Senang kalau di film bisa belajar skill yang berbeda-beda. Dunia Akting adalah taman bermain buat aku juga sekolah buat aku.
Nggak pernah merasa kesulitan untuk akting?
Kalau untuk akting, susah itu senangnya. Akting itu bukan cuma satu sisi, banyak sekali sisinya itu yang bikin jadi menarik. Jadi kalau ada kesulitan justru itu tantangan yang menyenangkan.
Bagaimana awalnya tertarik di akting?
Awalnya aku tertarik di musikal, terus ikut musikal. Dari musikal itulah saya suka akting.
Nggak pengin ikut main film musikal?
Sekarang lagi ikut 3 Dara.
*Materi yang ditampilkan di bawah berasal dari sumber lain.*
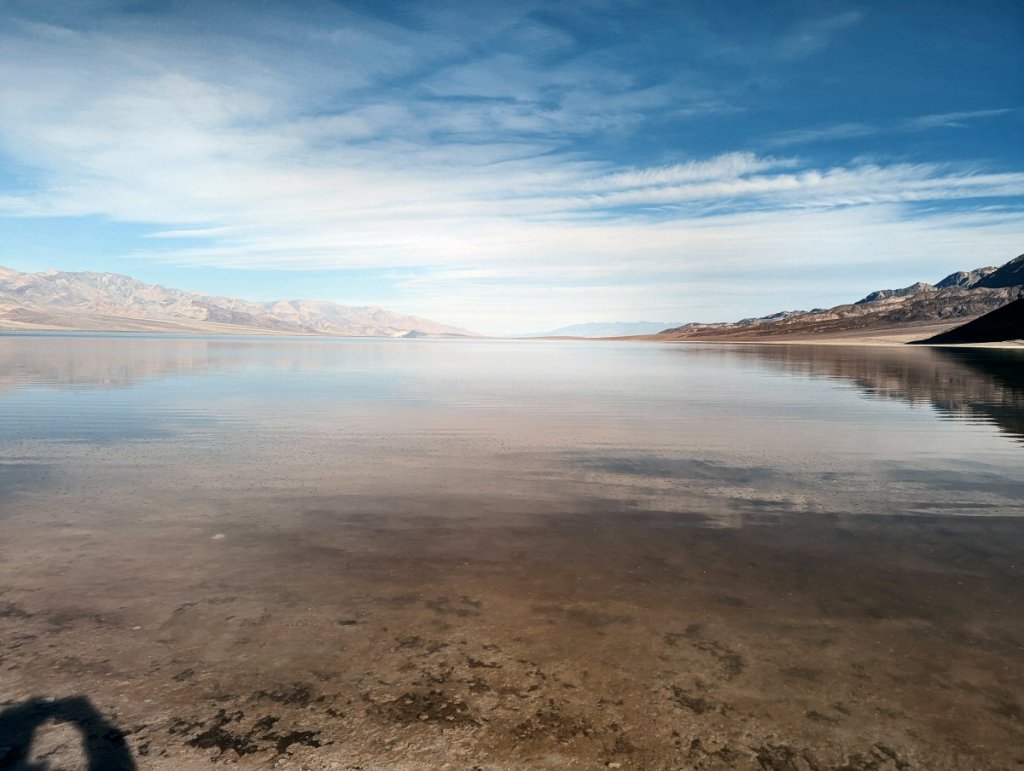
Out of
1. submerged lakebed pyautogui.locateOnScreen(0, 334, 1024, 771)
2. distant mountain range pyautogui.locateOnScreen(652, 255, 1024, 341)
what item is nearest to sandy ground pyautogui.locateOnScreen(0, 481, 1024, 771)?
submerged lakebed pyautogui.locateOnScreen(0, 334, 1024, 771)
Syutingnya sudah selesai. Filmnya luar biasa. Memberikan pengalaman baru untuk saya. Dari film 3 Dara ketemu juga sama Eyang Titiek Puspa. Sesudah ketemu langsung di 3 Dara itu luar biasa.
Apanya yang luar biasa?
Dia akting bagus banget, naskah hafal semua, improvisasi luar biasa. Itu anak muda jadi malu melihatnya.
Apakah Titiek Puspa menjadi sosok panutan sekarang?
Ya. Saya ingin seperti Titiek Puspa. Meskipun tua bukan berarti akting mesti seadanya saja. Eyang Titiek 80 tahun tapi aktingnya total.
Pertimbangan memilih film darimanya?
Aku keseringan milih film dari naskah, dari cerita dan karakternya. Karakter dan cerita itu ibaratnya Al Quran-nya lah kalau misal bikin film. Jadi harus bener-bener kuat, kalau enggak keteteran. Soalnya gue lumayan menggebu-gebu, gue enggak mau passion gue tersalurkan di media yang salah.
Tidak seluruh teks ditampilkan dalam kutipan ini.